(PROBLEM STATEMENT):
Emit the line that holds "Objectively speaking, is" and all lines following it through the end of the data, verbatim, and nothing else.

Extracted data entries
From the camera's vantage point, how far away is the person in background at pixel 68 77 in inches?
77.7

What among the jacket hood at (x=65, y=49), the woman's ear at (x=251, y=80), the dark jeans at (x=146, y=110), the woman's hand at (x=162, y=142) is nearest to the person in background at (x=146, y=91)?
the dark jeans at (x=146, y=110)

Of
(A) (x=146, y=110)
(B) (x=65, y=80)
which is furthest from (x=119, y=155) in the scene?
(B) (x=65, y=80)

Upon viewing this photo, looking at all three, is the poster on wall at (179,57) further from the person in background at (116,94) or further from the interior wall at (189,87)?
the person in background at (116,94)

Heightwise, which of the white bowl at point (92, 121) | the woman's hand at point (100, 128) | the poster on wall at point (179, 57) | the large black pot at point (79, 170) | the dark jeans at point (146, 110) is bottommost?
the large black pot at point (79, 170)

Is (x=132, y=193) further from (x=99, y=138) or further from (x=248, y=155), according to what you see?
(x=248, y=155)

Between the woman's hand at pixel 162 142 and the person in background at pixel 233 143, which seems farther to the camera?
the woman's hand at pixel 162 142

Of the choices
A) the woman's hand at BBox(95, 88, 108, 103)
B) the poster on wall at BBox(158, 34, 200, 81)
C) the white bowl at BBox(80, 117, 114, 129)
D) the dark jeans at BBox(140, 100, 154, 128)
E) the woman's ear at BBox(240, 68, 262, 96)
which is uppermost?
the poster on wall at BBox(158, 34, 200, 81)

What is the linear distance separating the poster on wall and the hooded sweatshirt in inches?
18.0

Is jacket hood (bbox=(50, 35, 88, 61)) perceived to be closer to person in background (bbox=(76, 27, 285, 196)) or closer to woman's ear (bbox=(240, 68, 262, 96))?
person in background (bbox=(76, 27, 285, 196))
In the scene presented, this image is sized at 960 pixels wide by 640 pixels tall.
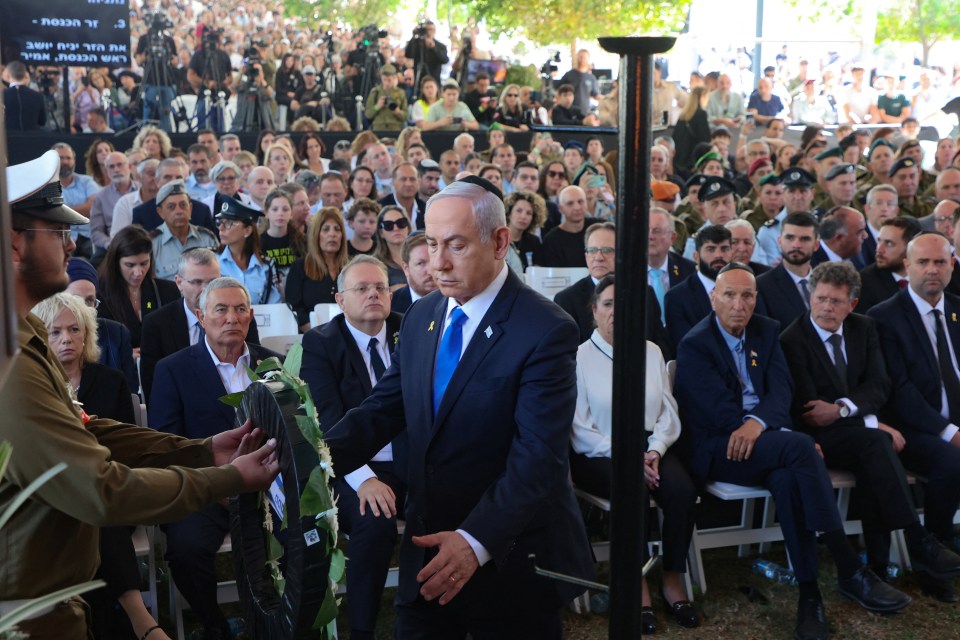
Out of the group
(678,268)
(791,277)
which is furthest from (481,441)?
(678,268)

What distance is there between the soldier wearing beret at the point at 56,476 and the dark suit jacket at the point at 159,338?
10.9 feet

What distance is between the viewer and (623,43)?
1347mm

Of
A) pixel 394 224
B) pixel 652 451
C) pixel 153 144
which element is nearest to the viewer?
pixel 652 451

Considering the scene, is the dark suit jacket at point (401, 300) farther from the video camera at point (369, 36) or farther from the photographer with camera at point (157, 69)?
the video camera at point (369, 36)

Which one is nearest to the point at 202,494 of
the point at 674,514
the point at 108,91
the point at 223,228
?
the point at 674,514

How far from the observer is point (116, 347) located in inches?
217

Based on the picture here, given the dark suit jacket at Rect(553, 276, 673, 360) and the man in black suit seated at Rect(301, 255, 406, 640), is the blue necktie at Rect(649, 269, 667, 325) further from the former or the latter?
the man in black suit seated at Rect(301, 255, 406, 640)

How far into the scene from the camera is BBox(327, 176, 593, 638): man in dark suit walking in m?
2.55

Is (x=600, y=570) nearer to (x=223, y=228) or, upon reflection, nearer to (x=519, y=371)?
(x=519, y=371)

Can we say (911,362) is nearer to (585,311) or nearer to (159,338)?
(585,311)

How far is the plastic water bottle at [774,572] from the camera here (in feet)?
17.3

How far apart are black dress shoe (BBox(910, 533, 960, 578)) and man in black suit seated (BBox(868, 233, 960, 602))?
0.28 ft

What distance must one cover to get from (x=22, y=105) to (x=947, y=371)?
12370 millimetres

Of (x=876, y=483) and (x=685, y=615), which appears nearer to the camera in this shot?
(x=685, y=615)
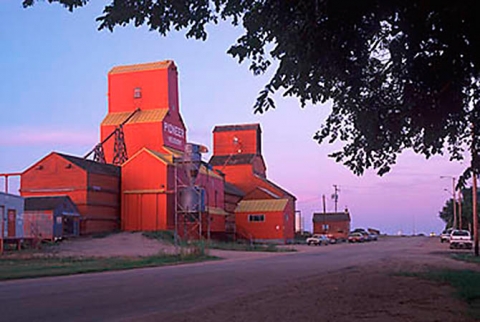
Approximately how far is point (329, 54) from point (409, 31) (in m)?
1.38

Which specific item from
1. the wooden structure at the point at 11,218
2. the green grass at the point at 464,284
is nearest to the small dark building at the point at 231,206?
the wooden structure at the point at 11,218

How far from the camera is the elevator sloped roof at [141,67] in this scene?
6600cm

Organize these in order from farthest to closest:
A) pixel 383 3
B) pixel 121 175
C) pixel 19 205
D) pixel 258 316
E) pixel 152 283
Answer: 1. pixel 121 175
2. pixel 19 205
3. pixel 152 283
4. pixel 258 316
5. pixel 383 3

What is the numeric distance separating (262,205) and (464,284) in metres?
58.2

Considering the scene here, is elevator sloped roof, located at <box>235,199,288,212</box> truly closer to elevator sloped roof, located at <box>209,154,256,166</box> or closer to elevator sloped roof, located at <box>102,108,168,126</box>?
elevator sloped roof, located at <box>209,154,256,166</box>

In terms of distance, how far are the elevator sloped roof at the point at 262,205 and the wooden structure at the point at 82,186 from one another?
21.8m

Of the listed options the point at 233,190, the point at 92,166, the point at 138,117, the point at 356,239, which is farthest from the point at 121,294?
the point at 356,239

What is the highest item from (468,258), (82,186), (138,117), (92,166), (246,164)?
(138,117)

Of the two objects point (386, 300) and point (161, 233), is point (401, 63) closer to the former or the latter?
point (386, 300)

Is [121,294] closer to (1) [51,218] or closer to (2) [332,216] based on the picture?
(1) [51,218]

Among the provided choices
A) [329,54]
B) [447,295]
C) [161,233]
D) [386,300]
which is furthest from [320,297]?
[161,233]

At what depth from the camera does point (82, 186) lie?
53.1 meters

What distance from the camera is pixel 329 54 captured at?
31.9 feet

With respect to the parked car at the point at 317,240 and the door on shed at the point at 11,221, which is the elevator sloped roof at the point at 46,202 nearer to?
the door on shed at the point at 11,221
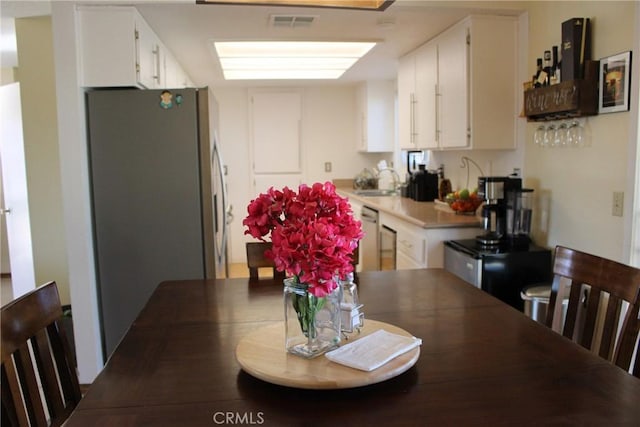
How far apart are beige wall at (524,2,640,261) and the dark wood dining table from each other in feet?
3.85

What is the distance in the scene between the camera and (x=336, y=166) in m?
6.61

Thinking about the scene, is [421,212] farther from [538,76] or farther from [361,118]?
[361,118]

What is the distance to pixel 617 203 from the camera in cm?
246

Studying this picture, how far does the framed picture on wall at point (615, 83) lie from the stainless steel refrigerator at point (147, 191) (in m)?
2.09

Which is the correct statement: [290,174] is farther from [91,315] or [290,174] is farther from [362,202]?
[91,315]

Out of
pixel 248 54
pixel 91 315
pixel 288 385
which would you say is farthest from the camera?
pixel 248 54

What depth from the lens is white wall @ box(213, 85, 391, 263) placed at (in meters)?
6.41

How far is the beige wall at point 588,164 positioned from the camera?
7.97 feet

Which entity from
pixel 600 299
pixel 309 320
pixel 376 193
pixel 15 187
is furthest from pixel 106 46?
pixel 376 193

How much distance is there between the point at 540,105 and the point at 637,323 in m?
1.64

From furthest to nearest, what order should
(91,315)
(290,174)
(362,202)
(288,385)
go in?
(290,174)
(362,202)
(91,315)
(288,385)

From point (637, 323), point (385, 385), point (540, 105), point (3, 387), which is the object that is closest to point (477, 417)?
point (385, 385)

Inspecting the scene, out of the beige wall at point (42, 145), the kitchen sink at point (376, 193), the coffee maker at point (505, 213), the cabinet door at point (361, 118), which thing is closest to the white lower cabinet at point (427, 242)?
the coffee maker at point (505, 213)

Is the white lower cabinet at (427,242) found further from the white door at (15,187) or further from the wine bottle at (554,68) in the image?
the white door at (15,187)
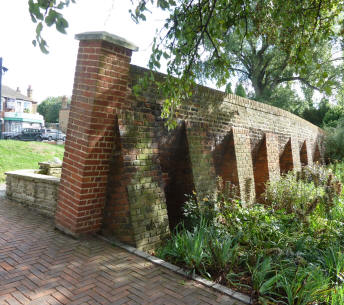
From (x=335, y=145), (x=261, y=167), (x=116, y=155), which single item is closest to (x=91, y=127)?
(x=116, y=155)

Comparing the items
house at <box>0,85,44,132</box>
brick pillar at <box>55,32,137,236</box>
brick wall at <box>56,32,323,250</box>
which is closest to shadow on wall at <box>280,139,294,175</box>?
brick wall at <box>56,32,323,250</box>

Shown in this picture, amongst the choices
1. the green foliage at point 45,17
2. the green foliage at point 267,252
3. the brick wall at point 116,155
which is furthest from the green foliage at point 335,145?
the green foliage at point 45,17

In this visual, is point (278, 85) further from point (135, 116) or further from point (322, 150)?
point (135, 116)

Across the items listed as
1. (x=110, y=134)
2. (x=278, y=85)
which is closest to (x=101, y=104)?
(x=110, y=134)

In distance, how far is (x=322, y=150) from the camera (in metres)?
17.9

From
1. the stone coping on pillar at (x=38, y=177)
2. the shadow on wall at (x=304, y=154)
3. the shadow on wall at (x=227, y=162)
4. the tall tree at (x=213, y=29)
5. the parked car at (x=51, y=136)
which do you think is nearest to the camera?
the tall tree at (x=213, y=29)

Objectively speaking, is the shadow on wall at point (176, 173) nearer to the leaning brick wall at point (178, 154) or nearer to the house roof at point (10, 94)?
the leaning brick wall at point (178, 154)

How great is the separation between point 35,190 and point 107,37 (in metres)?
3.22

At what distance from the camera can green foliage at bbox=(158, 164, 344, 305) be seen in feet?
10.5

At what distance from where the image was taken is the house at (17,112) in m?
43.1

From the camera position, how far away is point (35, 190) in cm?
571

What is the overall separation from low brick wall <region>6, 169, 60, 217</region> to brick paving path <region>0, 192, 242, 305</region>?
3.19ft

(EXERCISE ANSWER):
Objectively speaking, is the shadow on wall at point (176, 173) nearer to the leaning brick wall at point (178, 154) or nearer to the house roof at point (10, 94)?
the leaning brick wall at point (178, 154)

How great is the separation between point 35,190 and point 107,37 (in metres)?
3.22

At what distance from the camera can green foliage at bbox=(158, 164, 344, 305) be seen in feet?
10.5

At what distance from where the image was taken is the house at (17,112) in m?
43.1

From the camera position, how far away is point (35, 190) in cm?
571

What is the overall separation from low brick wall <region>6, 169, 60, 217</region> to brick paving path <region>0, 192, 242, 305</region>?
3.19ft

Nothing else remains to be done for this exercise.